Jblocher1 said:
I was arguing with my family about this topic. Given that the definition of professional is that you are paid some sort of salary. Given that poker has an element of luck to it and you are gambling, can you actually be a professional.
It is in my belief that you can be but I need some educated forumers to back me up here. My family argues that since you are not payed a set salary for being skilled in it you can't be a professional. They say no matter how good you are, or how much u make, you will always be an amateur
Thoughts?
Dang, I love that kind of back and forth in a family conversation.....it is the sign of a family that conversates about topics and brainstorms...awesome
consider Trading financial markets for a living. As a trader, you are trying to make money consistently over a month or longer. While the results pooled from all your days trading will amount to a net positive or net negative month, as a trader you are concerned more about how much you made over the month or even year than about how much you made over a week.
Now you can choose to work for a company and get a steady salary or you can decide to work for your own account. But if you are any good, you will not want the salary: you will want to trade for your own account to garner the greater reward. The trouble is, that you will not have 12 consecutively positive months throughout the year. And so you could clear $25,000 one month, lose $5,000 another month, and on average make around $15,000 for 10 months straight yet there will be a month or two when you had a net negative result.

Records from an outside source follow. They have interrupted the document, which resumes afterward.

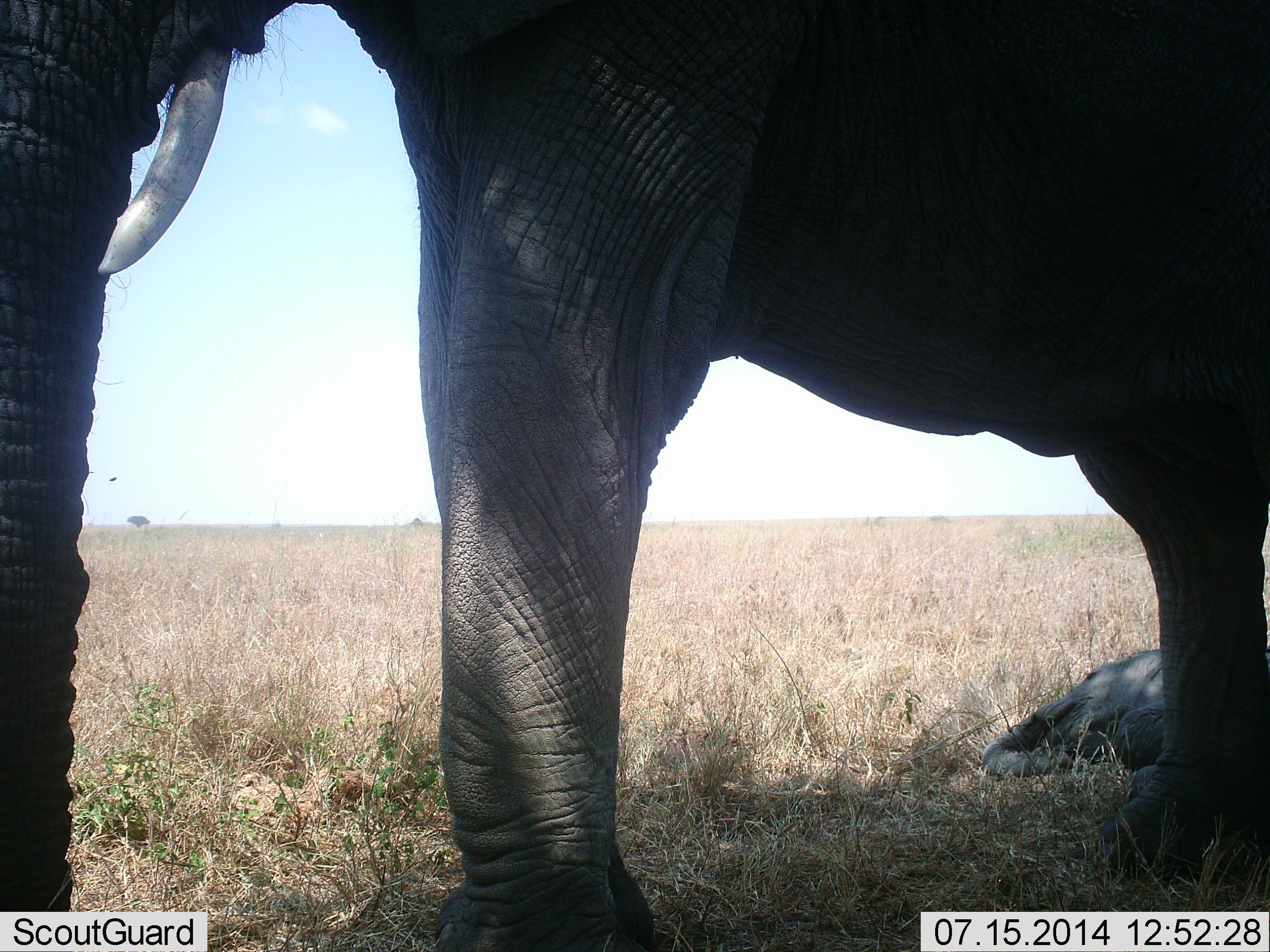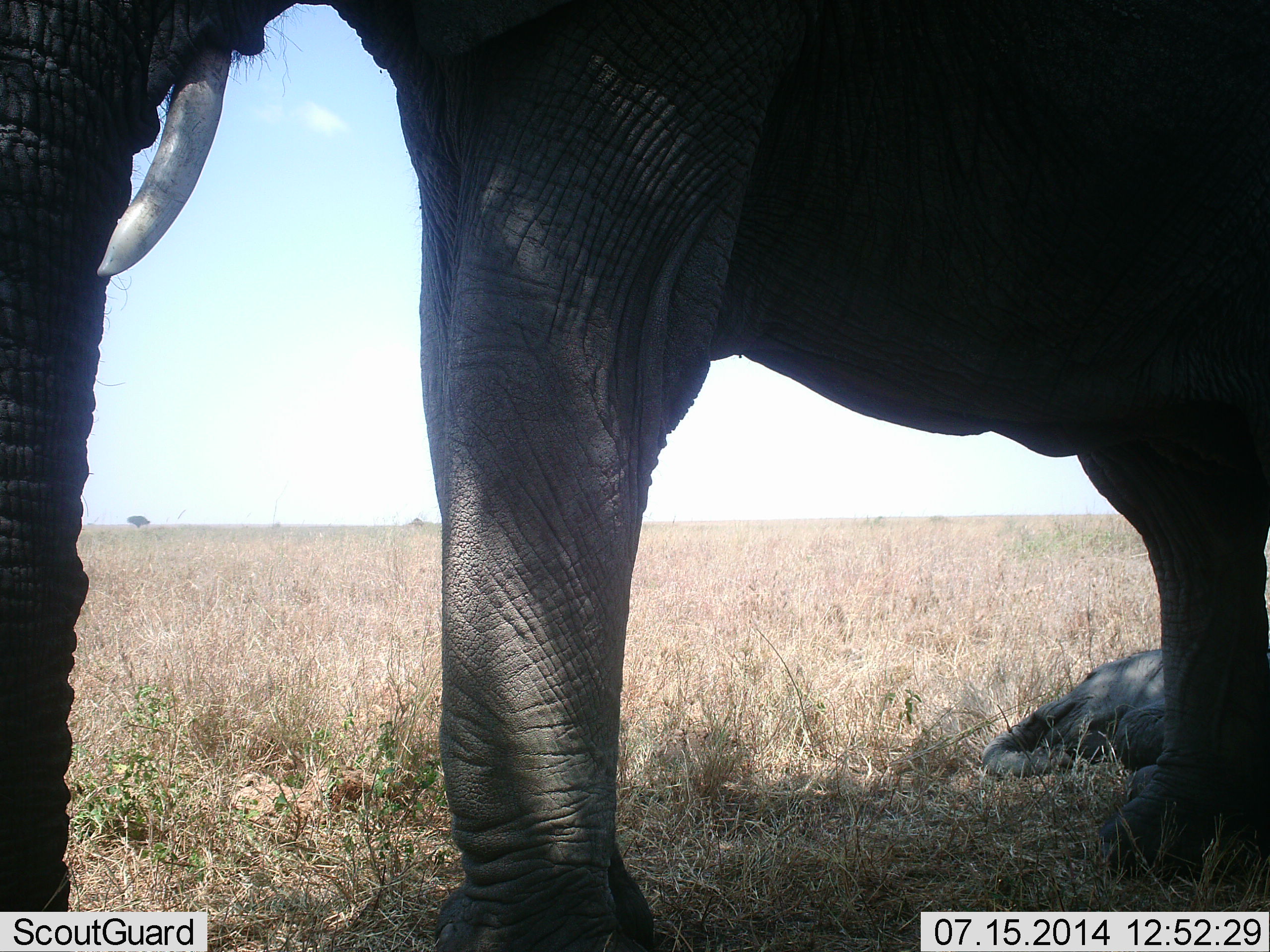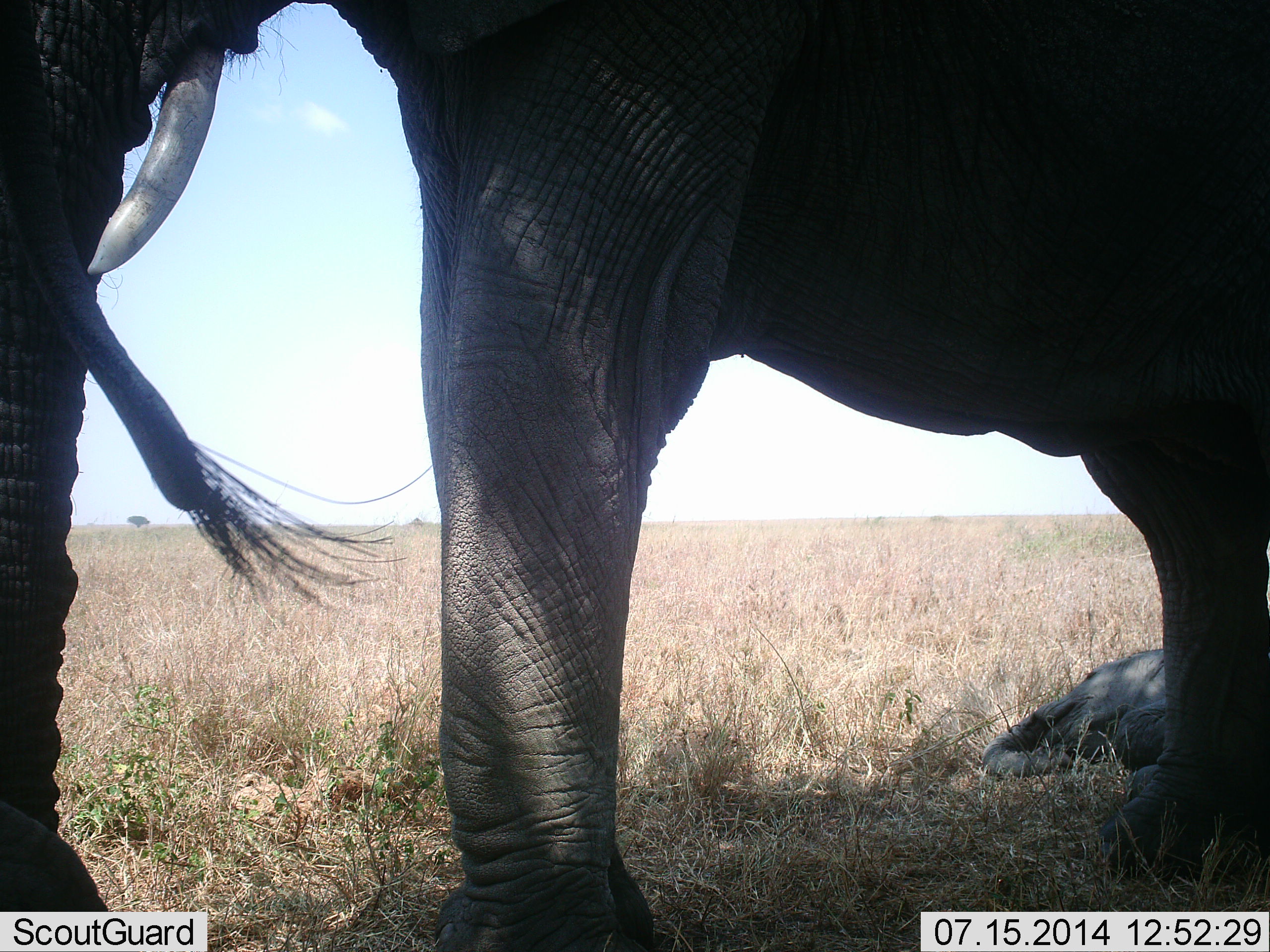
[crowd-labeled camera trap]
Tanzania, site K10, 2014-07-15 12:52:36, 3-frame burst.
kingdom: Animalia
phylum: Chordata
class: Mammalia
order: Proboscidea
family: Elephantidae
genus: Loxodonta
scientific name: Loxodonta africana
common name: african bush elephant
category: elephant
Elephant (african bush elephant) (Loxodonta africana), count 2. Behavior (volunteer vote fractions): standing 90%, resting 70%, moving 10%, interacting 0%. Young present (vote fraction): 30%. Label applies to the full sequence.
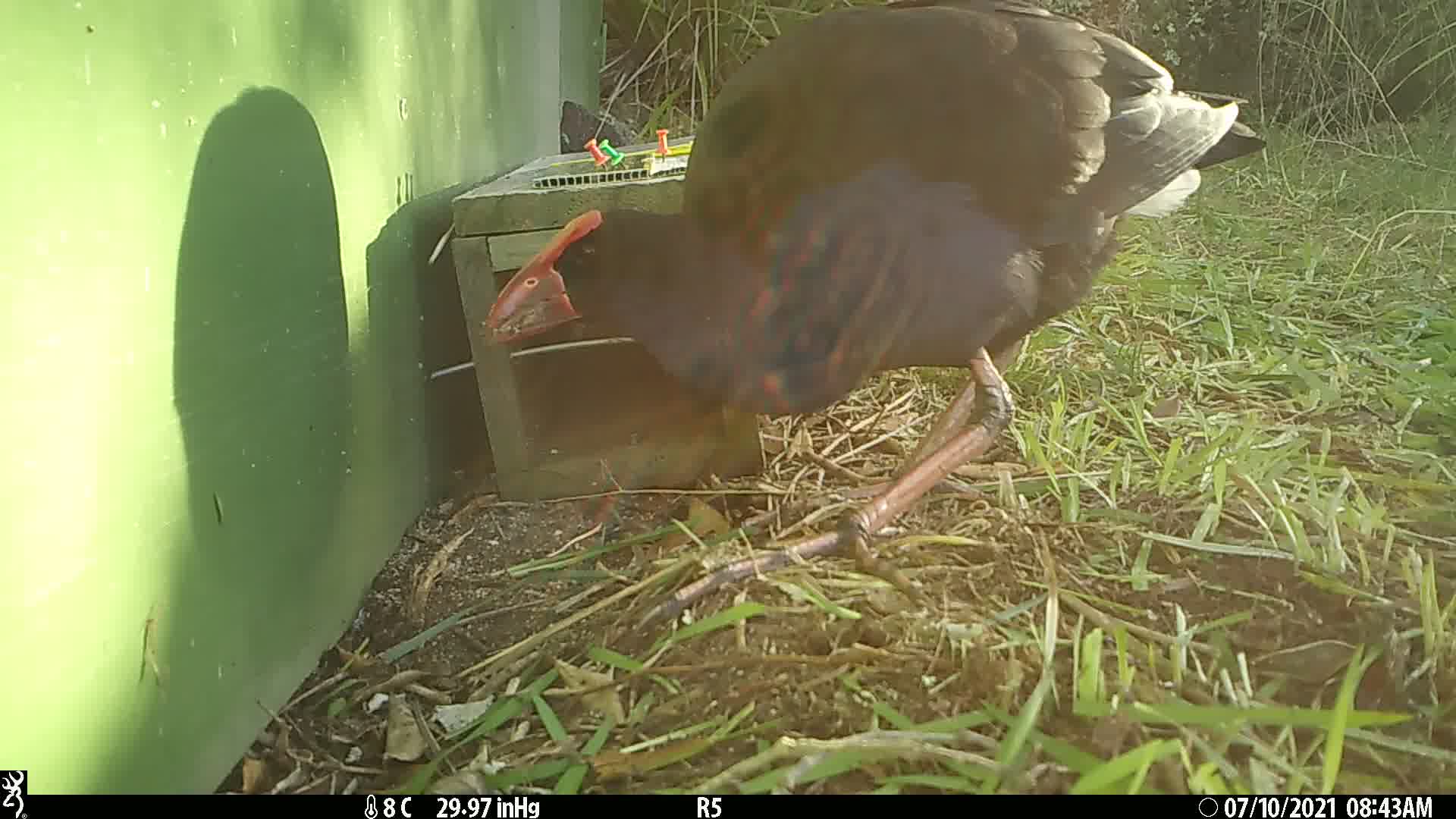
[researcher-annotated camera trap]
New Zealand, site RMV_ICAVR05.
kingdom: Animalia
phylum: Chordata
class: Aves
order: Gruiformes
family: Rallidae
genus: Porphyrio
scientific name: Porphyrio melanotus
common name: australasian swamphen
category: pukeko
Pukeko (australasian swamphen) (Porphyrio melanotus).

Now by the end of the year you will have made around $170,000 minus the taxes you pay on that (let's say 33% to be fair as certain financial instruments are taxed differently than others...in particular stocks versus futures). So at the end of the year you will have cleared around $114,000....yet there may have been a month or two when you did not get a paycheck. Would your family consider that the work of a professional?
Trading and poker are very much different beasts of the same animal (that animal being RISK itself) and so I think the analogy is fitting here.
So you don't need a consistent paycheck to be a professional; in endeavors of risk, such as trading and poker, what matters most is your bottom line at the end of the year or, even better, your bottom line at the end of three years or longer!